De eindtijden van een Long Distance zijn vaak lastig met elkaar te vergelijken, aangezien het parcours van iedere wedstrijd grote verschillen kent. Een heuvelachtig parcours zal vanzelfsprekend voor langzamere tijden zorgen dan een vlak parcours. Data-goeroe Thorsten Radde maakt voor TriRating jaarlijks een rangschikking op basis van de tijden die in Long Distance races worden neergezet en bepaalt zo wat het snelste parcours is.
Ironman Tallinn komt als overall winnaar uit de bus, gevolgd door Ironman Barcelona en Ironman Brasil. Bij Challenge Madrid worden gemiddeld genomen de langzaamste tijden neergezet. Het snelste zwemparcours is dat van Ironman Chattanooga, de snelste fietstijden worden op het parcours van Ironman Tallinn neergezet en het snelste loopparcours lijkt dat van Ironman UK te zijn.
(tekst gaat verder onder tabel)
Radde baseert zich in deze rangschikking op een Long Distance die in 9 uur wordt volbracht (55 minuten zwemmen, 4:50 uur fietsen en 3:10 hardlopen, plus 5 minuten voor T1 en T2). Finishers met een tijd rond de 12 uur, zouden de getallen met één derde moeten verhogen. In het donkergroen zijn de snelste parcoursen aangegeven, in het rood de langzaamste.

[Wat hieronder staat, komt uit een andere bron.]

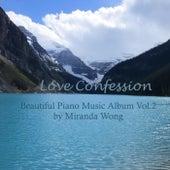 Love Confession: Beautiful Piano Music Album, Vol. 2 by Miranda Wong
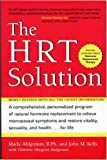 HRT Solution (rev. edition): Optimizing Your Hormonal Potential (Avery Health Guides)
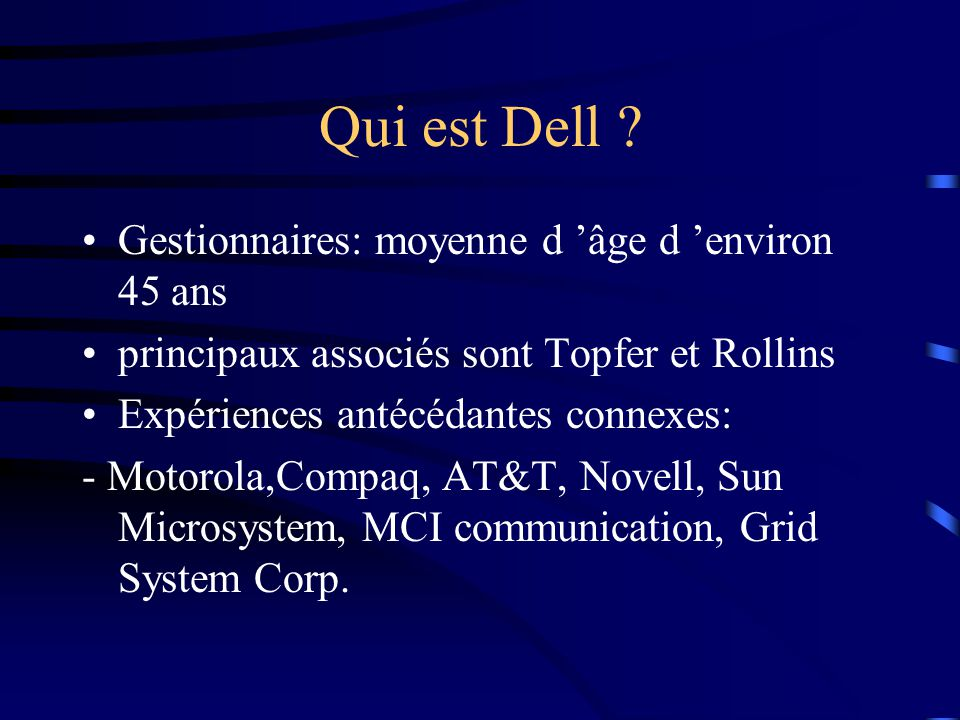 Qui est Dell Gestionnaires: moyenne d 'âge d 'environ 45 ans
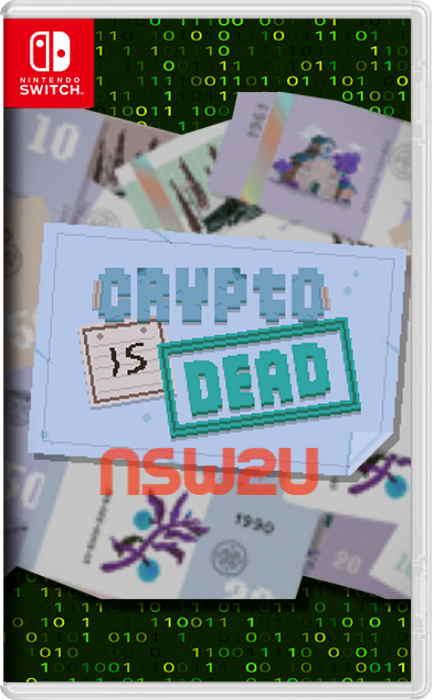 Crypto Is Dead Switch NSP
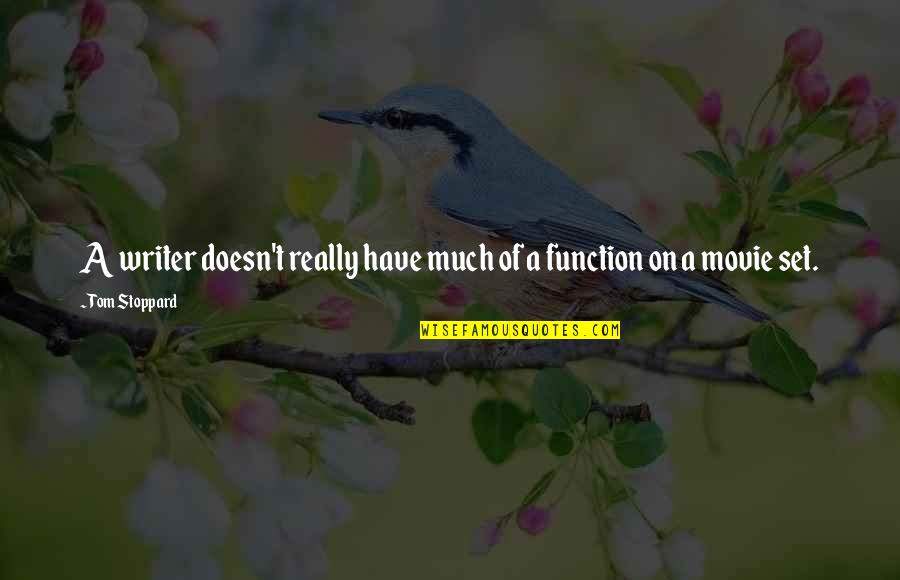 Function Of Quotes By Tom Stoppard: A writer doesn't really have much of a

De rangschikking kan gebruikt worden om de tijden van verschillende parcoursen met elkaar te vergelijken – en natuurlijk om te bepalen waar je het beste kunt starten, wil je een snelle tijd neerzetten. De tijden zijn een gemiddelde van alle voorgaande edities, dus hoe vaker er races op een bepaald parcours gehouden zijn, hoe betrouwbaarder de resultaten zijn. Belangrijk is wel om te onthouden dat op de eindtijden meer van invloed is dan het parcours alleen. De omstandigheden op de wedstrijddag zelf (golven, wind of hitte bijvoorbeeld) spelen natuurlijk een belangrijke rol bij de tijden die worden neergezet. Daarnaast heeft een zwaar fietsparcours op haar beurt ook weer invloed op de tijden die in een looponderdeel worden neergezet.